Come ha notato già a marzo Aaron Blake sul quotidiano The Hill, i candidati “fanno leva sulle mogli per raccogliere fondi e costruire un profilo vincente”. D’altro canto, già nel 2004, un sondaggio di USA Today/Gallup aveva rilevato che, secondo il 54 per cento degli americani, la compagna di vita di un candidato rappresenta un fattore importante nella determinazione del voto. Non pochi, ancora oggi, ritengono che John F. Kerry abbia perso la sfida contro George W. Bush a causa delle intemperanze della moglie Teresa Heinz, uscita con le ossa rotte dal confronto con la pacata e rassicurante Laura Bush.

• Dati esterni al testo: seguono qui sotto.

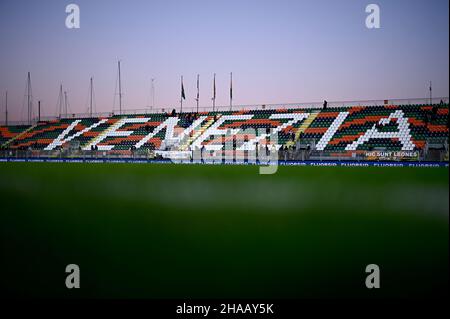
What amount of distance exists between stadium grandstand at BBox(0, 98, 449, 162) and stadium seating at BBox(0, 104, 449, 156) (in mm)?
82

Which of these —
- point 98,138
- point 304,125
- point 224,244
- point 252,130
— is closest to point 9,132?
point 98,138

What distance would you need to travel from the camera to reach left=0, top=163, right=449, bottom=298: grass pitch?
6.20 metres

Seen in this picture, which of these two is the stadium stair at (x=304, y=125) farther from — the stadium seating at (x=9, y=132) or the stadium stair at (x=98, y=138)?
the stadium seating at (x=9, y=132)

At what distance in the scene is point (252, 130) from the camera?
158ft

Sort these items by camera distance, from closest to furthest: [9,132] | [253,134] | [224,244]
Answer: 1. [224,244]
2. [253,134]
3. [9,132]

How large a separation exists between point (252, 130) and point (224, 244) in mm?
40197

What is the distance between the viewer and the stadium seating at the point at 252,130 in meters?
40.9

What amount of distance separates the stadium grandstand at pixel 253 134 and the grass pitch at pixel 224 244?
71.2 feet

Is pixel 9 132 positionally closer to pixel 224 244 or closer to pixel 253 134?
pixel 253 134

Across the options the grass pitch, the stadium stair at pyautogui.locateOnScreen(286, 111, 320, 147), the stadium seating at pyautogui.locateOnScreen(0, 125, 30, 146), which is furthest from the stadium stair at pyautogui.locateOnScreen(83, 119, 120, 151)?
the grass pitch

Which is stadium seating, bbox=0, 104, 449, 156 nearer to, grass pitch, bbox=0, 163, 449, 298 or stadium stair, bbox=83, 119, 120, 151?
stadium stair, bbox=83, 119, 120, 151
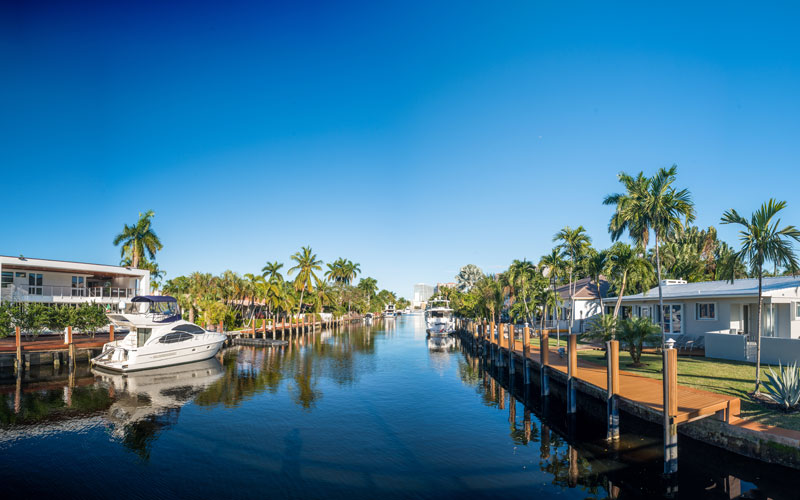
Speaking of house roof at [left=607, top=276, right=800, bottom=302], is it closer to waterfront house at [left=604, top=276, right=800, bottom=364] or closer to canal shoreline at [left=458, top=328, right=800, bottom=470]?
waterfront house at [left=604, top=276, right=800, bottom=364]

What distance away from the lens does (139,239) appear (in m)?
54.7

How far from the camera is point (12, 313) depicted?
28.3 m

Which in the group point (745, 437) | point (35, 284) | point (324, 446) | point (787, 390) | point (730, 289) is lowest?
point (324, 446)

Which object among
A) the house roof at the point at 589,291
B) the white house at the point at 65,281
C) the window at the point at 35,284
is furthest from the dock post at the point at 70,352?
the house roof at the point at 589,291

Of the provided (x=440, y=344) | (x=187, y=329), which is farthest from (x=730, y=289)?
(x=187, y=329)

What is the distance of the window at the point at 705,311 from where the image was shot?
23.7 metres

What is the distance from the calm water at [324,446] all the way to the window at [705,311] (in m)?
10.9

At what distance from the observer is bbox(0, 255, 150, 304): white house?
115 feet

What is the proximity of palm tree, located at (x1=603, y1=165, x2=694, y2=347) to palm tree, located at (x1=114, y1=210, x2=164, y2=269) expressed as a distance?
53240 millimetres

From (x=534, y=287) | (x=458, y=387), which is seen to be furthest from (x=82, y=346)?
(x=534, y=287)

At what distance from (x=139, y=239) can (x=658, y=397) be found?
5815 cm

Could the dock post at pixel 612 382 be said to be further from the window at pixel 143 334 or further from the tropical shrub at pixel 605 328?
the window at pixel 143 334

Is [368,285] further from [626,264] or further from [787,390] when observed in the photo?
[787,390]

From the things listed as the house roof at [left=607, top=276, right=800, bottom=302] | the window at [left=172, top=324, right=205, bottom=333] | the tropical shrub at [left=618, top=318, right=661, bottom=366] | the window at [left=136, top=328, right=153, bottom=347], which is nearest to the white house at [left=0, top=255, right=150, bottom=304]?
the window at [left=136, top=328, right=153, bottom=347]
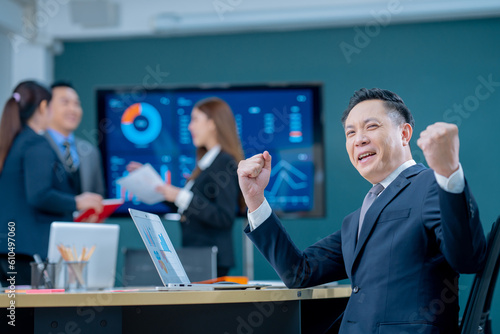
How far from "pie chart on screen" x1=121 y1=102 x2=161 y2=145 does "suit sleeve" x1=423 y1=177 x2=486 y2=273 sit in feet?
12.5

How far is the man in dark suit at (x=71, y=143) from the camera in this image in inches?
153

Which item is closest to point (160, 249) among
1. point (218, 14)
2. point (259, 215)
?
point (259, 215)

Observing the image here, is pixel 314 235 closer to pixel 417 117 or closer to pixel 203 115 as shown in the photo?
pixel 417 117

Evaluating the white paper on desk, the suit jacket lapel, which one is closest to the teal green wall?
the white paper on desk

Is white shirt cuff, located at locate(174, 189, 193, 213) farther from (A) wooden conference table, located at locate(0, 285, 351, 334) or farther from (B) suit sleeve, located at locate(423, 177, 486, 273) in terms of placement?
(B) suit sleeve, located at locate(423, 177, 486, 273)

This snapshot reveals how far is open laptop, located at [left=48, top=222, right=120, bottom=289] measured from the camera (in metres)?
2.62

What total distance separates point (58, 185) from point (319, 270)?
1.80 meters

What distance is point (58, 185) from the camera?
3.37 meters

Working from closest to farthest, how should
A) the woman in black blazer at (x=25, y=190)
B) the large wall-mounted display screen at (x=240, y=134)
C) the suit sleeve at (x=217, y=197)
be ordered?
the woman in black blazer at (x=25, y=190)
the suit sleeve at (x=217, y=197)
the large wall-mounted display screen at (x=240, y=134)

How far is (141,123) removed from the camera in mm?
5262

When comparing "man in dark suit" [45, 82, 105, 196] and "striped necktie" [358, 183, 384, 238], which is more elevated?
"man in dark suit" [45, 82, 105, 196]

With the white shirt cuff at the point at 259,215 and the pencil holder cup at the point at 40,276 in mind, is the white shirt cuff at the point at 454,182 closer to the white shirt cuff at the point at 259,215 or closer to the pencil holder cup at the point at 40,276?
the white shirt cuff at the point at 259,215

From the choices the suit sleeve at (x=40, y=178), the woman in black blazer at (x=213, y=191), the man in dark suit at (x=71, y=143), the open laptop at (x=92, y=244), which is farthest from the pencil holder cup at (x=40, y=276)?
the woman in black blazer at (x=213, y=191)

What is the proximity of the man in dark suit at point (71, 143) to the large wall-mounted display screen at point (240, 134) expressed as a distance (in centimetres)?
32
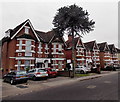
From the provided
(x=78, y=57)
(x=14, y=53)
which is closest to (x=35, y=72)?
(x=14, y=53)

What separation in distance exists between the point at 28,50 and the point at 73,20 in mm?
10836

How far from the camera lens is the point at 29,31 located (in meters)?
23.5

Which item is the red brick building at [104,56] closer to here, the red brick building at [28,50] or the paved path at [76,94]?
the red brick building at [28,50]

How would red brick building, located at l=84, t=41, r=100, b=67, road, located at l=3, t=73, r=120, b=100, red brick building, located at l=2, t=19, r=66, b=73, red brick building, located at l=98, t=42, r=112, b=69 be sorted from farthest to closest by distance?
red brick building, located at l=98, t=42, r=112, b=69, red brick building, located at l=84, t=41, r=100, b=67, red brick building, located at l=2, t=19, r=66, b=73, road, located at l=3, t=73, r=120, b=100

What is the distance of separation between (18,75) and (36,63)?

Tre anni dopo, qualcuno si domanda se la stessa sorte potrebbe toccare a Barack Obama messo in imbarazzo dall’esuberanza della moglie Michelle. Pericolo denunciato dall’editorialista del New York Times, Maureen Dowd, che ha criticato il suo modo di mettere in piazza le debolezze del marito. “Ho qualche difficoltà a riconciliare le due immagini di Barack Obama”, ha detto Michelle, “C’è il fenomeno Obama, l’oratore straordinario e poi c’è il Barack Obama che vive a casa con me e questo tipo non è poi così interessante. Per qualche motivo, questo ragazzo ancora non ha imparato a spalmare il burro sui toast”. La Dowd è infastidita soprattutto dal fatto che Michelle, descrivendo il marito come un semplice mortale, presuppone che tutti gli altri lo vedano simile a un dio. Alta un metro e 80, sfoggiati accanto a Barack sulla copertina della rivista Ebony, la quarantatreenne Michelle Obama si è formata in due templi della cultura americana, Princeton ed Harward. La sua carriera professionale è legata all’Università di Chicago, dove tuttora riveste un importante incarico.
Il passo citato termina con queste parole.